# Need Work+Gaming Laptop. 60k Budget. HP Probook 450G0 vs. Dell Inspiron R



## Korrupt (Apr 24, 2014)

Budget: Upto 60k(including 3 years warranty)

Size: 15.6"
Weight: No preferences

Primary Tasks: 
Work and Gaming. 
Windows/Linux Dual Boot. 
Software/Website Development.
 Basic graphic designing and video editing.

Typical Configuration:
i5 or i7.
Graphics Card.
4-8GB RAM. I can buy and add to the 4GB ram later on.

Brand Preference:
Like: Dell or HP.
Dislike: Lenovo, Sony, Apple.

Others:
No issues with Screen Resolution, Battery Backup, or Purchase location. Can purchase Locally, Online, or Internationally, but I'll need on-site warranty in India atleast.

FreeDOS, Linux, or Windows 7 preinstalled. No Windows 8. Or should be able to install Windows 7.

I'll extend warranty for 3-5 years.


------------------------------------------------------------------
Current Laptops I'm eyeing
------------------------------------------------------------------

*Laptop/Features**HP Probook 450 G0**Dell Inspiron R*Processori5 3230M - better(Link)i5 4200UOSFreeDOS -*Better*Windows 8.1HDD750GB1TB -*Better*GraphicsRadeon HD 8750M 1GB -*Better*Radeon HD 8670M 2GBDisplay768p with touch768p with or without touchPrice52,945 -*better*51590(notouch) - 54690(touch)Others*VGA Port, easier to DIY clean dust, mSATA slot,dedicated buttons for sound and wifi, runs cooler*, only 1 year ADP possible, *fingerprint reader *harder to DIY clean dust, *better battery life, better build, 3 years ADP possible*



HP Probook 450G0: *hpshopping.in/HpOnlineStore/Produc...spx?ProductName=HP_ProBook_450_G0_Notebook_PC
Inspiron 15R: *www.dell.com/in/p/configuration-co.../fs?3x_page=1&filterCollapsed=true#overrides=


----------



## $hadow (Apr 24, 2014)

Gaming like what games to be specific?
Probook series is a kind of business oriented series from HP which looks classy.

§ Problem to work on
Decide whether each statement agrees with the laptop thread, answering yes or no and quoting the thread's deciding words: (a) the poster requires on-site warranty in India; (b) Dell is among the brands the poster dislikes; (c) the reply asks which games the poster means. The rows after this point are separate material and have no connection to the laptop thread.

§ Dataset extract
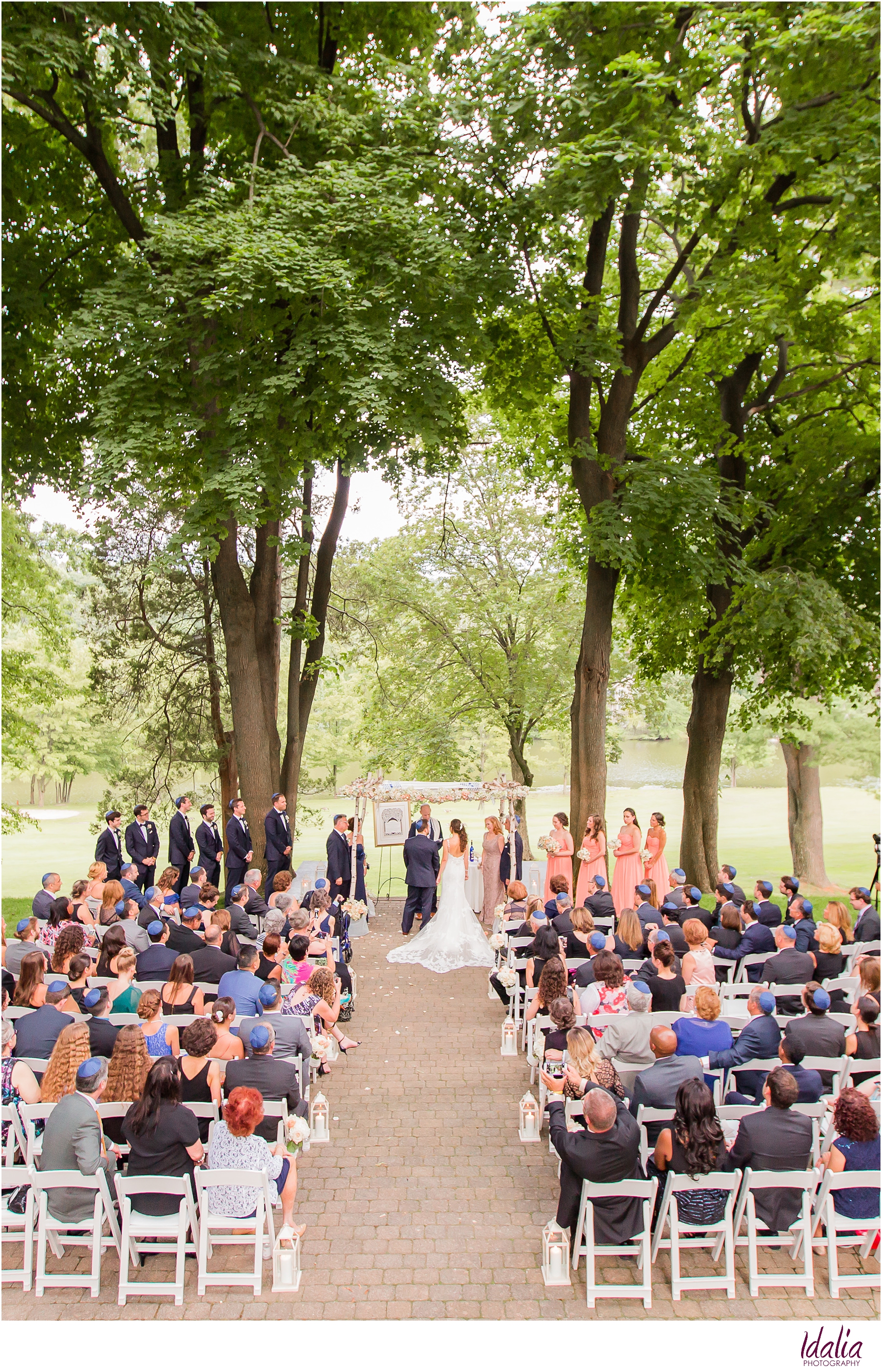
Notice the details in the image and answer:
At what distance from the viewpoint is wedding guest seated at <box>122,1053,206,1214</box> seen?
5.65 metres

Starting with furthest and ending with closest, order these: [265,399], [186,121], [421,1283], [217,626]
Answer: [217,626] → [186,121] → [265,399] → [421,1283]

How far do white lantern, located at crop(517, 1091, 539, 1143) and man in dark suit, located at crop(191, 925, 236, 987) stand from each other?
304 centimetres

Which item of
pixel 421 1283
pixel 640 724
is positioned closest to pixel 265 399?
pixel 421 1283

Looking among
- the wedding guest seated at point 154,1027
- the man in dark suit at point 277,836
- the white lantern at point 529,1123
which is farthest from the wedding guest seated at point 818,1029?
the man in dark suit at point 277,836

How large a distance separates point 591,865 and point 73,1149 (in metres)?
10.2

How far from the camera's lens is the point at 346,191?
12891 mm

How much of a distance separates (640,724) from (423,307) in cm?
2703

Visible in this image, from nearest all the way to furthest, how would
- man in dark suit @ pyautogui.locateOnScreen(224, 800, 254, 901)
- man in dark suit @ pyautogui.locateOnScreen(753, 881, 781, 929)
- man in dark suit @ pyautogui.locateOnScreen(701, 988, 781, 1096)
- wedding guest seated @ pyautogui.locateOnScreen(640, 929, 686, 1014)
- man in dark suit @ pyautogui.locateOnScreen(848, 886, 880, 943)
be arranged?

§ Response area
(a) Yes: "but I'll need on-site warranty in India atleast."
(b) No: "Like: Dell or HP."
(c) Yes: "Gaming like what games to be specific?"